Proviamo a immaginare i pellegrinaggi medievali (la cappella è testimoniata fin dai tempi di Carlo Magno) quando le moltitudini dei devoti si affacciavano alla Città. Venivano dalla Lombardia e dalla Croazia, dall'Inghilterra e dalla Polonia, avevano percorso la via Cassia da Siena a Bolsena, a Vetralla, a Sutri, e finalmente, dopo centinaia spesso migliaia di chilometri, erano in vista dell'Urbe. Da Monte Mario là dove c'è oggi l'Hilton - Mons Gaudi monte della gioia si chiamava perché da lì si vedeva la meta agognata - di fronte a essi si estendeva la Città Eterna con la basilica di San Pietro, le colonne tortili, la Piramide Cestia, il Colosseo. Le Mirabilia Urbis erano davanti a loro e questo li compensava della lunga fatica, dei pericoli, delle privazioni, dei disagi del viaggio. Scesi da Monte Mario, prima di entrare in San Pietro, prima di varcare il Tevere, i pellegrini entravano nella cappella che del loro santo patrono porta il nome. Qui ringraziavano il Signore per il buon esito della loro avventura, qui negli ospizi e nelle infermerie annesse trovavano accoglienza e conforto:  un pasto caldo e un giaciglio, cure per i malati, consigli per la visita alle basiliche, alla Scala Santa, alle infinite prodigiose reliquie di cui brulicavano le chiese di Roma.

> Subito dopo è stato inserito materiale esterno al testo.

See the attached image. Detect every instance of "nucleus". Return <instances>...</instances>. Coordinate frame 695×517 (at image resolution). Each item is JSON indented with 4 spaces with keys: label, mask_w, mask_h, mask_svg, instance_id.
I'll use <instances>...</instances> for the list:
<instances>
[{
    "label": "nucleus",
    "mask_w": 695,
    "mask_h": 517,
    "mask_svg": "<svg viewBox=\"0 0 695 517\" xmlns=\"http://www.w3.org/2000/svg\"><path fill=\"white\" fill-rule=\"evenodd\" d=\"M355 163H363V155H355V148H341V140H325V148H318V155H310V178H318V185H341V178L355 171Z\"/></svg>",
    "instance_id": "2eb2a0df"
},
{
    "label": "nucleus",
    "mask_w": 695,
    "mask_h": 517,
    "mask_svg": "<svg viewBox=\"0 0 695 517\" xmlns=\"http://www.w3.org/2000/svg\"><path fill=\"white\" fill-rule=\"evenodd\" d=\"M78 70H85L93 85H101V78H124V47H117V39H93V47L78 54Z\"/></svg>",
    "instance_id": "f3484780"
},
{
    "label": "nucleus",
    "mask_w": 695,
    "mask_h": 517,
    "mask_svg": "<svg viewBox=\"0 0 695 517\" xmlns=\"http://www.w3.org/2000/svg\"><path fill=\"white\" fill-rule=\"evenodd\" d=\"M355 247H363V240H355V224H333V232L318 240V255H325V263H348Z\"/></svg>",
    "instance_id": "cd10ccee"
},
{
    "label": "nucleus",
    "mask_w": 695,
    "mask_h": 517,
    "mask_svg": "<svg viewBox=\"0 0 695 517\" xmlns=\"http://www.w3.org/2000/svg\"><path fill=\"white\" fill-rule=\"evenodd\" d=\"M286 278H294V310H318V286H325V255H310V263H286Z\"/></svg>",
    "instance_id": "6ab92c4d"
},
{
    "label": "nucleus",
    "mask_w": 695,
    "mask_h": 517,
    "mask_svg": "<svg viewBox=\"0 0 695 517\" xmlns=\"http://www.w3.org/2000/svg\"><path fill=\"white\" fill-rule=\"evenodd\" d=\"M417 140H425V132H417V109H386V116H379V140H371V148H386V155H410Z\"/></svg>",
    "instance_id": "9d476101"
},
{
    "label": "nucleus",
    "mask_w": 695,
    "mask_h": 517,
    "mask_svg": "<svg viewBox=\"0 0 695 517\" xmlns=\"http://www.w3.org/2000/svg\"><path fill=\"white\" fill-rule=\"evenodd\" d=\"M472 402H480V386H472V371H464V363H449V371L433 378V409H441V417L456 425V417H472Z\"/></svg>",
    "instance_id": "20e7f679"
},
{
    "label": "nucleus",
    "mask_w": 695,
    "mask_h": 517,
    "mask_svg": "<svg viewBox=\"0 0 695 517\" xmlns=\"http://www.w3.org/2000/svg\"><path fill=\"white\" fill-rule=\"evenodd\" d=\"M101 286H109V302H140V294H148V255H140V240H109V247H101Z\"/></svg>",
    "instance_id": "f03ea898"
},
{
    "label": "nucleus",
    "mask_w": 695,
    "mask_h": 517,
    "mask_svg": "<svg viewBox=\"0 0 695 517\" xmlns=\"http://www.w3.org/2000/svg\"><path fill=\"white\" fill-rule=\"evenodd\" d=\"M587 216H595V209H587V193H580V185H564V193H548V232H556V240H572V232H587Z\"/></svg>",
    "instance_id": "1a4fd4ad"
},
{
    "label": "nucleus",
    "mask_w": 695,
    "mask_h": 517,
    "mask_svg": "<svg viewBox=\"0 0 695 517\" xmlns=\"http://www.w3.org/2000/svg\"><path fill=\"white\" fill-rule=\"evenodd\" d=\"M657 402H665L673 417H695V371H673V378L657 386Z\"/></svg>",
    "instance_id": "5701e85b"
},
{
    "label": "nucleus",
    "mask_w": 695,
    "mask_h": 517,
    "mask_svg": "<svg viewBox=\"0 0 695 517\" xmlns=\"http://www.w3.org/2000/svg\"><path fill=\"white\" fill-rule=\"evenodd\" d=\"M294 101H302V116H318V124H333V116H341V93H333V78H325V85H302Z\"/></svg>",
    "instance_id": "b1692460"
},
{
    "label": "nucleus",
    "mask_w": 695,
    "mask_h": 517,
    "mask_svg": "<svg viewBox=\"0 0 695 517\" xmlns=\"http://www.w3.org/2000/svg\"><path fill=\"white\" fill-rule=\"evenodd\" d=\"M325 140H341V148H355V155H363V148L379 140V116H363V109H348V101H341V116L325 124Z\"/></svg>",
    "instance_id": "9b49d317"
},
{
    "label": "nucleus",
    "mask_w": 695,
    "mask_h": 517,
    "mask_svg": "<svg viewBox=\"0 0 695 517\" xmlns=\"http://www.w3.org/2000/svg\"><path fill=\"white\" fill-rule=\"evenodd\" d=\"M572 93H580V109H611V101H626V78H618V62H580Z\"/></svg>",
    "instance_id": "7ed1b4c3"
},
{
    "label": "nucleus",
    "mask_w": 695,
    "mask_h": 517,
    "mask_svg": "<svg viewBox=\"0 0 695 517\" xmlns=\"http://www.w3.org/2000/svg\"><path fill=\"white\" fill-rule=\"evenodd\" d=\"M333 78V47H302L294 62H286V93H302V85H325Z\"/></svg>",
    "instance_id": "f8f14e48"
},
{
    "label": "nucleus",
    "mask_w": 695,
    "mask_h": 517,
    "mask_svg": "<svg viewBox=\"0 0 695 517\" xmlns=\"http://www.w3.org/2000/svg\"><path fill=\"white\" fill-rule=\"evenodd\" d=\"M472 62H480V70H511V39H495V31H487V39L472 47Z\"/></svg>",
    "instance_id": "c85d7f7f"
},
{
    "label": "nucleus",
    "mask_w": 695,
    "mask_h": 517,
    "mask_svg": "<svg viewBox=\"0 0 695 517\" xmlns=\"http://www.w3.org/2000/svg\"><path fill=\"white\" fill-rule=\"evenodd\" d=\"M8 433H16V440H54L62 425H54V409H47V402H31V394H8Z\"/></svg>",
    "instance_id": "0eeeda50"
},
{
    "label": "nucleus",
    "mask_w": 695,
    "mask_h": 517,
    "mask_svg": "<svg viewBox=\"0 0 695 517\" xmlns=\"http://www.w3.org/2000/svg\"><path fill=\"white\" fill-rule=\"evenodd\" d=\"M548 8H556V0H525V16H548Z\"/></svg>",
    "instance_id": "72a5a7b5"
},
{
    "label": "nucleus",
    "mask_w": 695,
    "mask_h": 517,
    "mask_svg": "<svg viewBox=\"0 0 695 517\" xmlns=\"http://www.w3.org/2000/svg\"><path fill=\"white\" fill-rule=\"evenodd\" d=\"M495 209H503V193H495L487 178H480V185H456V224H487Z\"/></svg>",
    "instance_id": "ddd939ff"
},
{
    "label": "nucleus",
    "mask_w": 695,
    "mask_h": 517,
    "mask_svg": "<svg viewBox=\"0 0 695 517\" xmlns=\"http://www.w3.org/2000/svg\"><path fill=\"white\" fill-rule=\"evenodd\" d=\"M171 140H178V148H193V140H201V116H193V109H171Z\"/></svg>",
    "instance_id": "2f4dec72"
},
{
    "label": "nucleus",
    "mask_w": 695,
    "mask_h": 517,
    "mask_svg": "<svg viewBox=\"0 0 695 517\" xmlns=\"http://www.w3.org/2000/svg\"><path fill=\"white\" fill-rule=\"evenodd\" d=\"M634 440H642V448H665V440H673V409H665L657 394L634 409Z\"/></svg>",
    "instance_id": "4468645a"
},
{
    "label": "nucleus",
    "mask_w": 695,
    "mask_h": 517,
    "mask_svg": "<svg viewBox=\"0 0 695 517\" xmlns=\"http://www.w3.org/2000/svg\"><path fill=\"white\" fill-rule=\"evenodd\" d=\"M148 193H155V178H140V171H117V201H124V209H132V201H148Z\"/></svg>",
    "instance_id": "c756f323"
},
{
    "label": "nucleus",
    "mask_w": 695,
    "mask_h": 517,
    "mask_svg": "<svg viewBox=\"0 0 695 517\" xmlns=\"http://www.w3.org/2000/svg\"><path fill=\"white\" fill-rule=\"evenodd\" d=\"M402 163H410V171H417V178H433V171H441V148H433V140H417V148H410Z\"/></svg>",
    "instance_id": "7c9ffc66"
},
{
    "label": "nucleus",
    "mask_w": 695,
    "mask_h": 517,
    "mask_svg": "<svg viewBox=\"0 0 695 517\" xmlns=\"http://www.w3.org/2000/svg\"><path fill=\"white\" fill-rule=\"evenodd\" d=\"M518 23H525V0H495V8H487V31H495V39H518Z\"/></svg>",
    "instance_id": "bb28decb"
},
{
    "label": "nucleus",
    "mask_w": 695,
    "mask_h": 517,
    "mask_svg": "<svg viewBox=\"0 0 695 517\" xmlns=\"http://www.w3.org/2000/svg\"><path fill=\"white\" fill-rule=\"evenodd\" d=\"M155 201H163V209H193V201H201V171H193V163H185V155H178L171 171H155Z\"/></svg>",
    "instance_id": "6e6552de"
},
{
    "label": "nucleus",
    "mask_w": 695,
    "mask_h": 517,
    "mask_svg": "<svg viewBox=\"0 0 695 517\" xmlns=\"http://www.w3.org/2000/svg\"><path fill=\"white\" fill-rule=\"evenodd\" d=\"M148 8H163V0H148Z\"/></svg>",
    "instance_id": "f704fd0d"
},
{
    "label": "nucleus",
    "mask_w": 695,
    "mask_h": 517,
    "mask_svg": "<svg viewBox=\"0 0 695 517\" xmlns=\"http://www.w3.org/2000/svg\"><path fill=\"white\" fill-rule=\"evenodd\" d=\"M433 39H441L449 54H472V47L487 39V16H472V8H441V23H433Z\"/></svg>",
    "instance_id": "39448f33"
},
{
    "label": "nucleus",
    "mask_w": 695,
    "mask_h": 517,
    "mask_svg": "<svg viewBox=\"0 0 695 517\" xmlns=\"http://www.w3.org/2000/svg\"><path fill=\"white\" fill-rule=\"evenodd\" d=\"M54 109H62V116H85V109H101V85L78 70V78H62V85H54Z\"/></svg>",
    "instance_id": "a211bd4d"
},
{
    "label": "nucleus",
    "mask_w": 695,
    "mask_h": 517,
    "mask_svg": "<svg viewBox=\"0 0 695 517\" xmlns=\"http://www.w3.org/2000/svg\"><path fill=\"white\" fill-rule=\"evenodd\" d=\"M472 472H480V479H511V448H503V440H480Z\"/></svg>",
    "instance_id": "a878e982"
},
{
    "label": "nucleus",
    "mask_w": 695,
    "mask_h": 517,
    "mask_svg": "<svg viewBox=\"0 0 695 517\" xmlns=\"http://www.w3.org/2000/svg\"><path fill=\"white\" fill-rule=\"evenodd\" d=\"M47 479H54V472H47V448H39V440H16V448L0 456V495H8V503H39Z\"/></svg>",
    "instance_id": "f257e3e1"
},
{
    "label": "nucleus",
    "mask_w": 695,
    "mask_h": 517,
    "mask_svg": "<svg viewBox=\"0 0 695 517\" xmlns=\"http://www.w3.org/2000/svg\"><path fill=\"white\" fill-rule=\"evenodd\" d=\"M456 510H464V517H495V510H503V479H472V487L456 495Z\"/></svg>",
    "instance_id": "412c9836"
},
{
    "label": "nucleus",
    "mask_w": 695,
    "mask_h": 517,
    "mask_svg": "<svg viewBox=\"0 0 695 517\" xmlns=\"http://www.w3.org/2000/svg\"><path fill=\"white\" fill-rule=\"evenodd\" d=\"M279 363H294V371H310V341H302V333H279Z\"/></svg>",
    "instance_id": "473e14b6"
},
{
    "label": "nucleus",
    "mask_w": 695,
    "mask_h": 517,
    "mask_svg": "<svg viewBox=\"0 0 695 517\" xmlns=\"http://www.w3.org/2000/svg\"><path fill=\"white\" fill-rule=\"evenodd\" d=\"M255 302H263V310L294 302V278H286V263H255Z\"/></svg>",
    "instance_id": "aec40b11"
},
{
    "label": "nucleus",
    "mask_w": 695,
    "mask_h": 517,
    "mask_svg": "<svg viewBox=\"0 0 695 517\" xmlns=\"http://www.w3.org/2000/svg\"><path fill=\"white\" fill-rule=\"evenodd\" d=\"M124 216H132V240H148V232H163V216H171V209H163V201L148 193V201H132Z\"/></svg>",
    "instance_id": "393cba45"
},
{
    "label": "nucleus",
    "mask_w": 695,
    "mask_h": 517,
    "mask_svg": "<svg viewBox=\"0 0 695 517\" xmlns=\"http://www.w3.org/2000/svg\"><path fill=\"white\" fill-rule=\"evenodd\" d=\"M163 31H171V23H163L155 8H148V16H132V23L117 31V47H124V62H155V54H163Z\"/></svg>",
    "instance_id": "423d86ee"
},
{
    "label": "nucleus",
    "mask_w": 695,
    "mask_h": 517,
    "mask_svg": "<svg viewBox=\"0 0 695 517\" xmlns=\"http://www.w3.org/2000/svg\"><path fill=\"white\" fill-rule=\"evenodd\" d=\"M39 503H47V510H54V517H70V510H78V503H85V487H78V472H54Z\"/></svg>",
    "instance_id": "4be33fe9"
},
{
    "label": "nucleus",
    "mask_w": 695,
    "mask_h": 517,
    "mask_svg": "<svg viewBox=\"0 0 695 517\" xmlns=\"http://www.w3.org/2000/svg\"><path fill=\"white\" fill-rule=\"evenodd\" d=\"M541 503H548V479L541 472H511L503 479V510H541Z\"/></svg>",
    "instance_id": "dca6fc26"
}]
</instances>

In ginocchio di fronte al Cristo Pantocratore affrescato nel catino absidale e oggi dopo infinite ridipinture e restauri ridotto all'ombra dell'ombra di quello che era, i cristiani d'Italia e d'Europa capivano che la felicità è la fine del viaggio, che il viaggio è metafora della vita, che il Paradiso attende ogni credente sotto il cielo.
Altre vicende evoca la Cappella di San Pellegrino. Per secoli è stato il luogo di culto della Guardia Svizzera, il corpo armato a difesa della persona del Pontefice che Giulio ii istituì nel 1506. Le pareti sono gremite di affreschi con il nome e lo stemma dei capitani della guardia. Ce n'è uno che mi ha colpito in maniera speciale. La persona ricordata è il capitano Gaspare Rost. L'iscrizione in latino recita cecidit fortiter pugnans in illa infelici urbis direptione pridie non. madii anno 1527.
Ed ecco improvvisamente evocato il terribile maggio del 1527, il Sacco di Roma. Quattordicimila lanzichenecchi, in buona parte luterani, guidati da Georg Frundesberg, danno l'assalto ai Palazzi Apostolici. A difenderli ci sono centoquarantasette Svizzeri. Fu uno scontro feroce all'arma bianca; picca contro picca, spada e pugnale contro spada e pugnale. Al termine della macelleria atroce tutti gli Svizzeri del Papa erano morti. Fra gli altri anche il capitano Gaspare Rost che si era immolato con i suoi soldati per permettere a Papa Clemente vii di ritirarsi con la sua corte nell'inespugnabile Castel Sant'Angelo. Ora che la storia e gli arredi della Cappella di San Pellegrino sono affidati a una pubblicazione piccola e preziosa curata da monsignor Giulio Viviani per i tipi della Editrice Vaticana, mi piace ricordare, fra tutti, Gaspare Rost.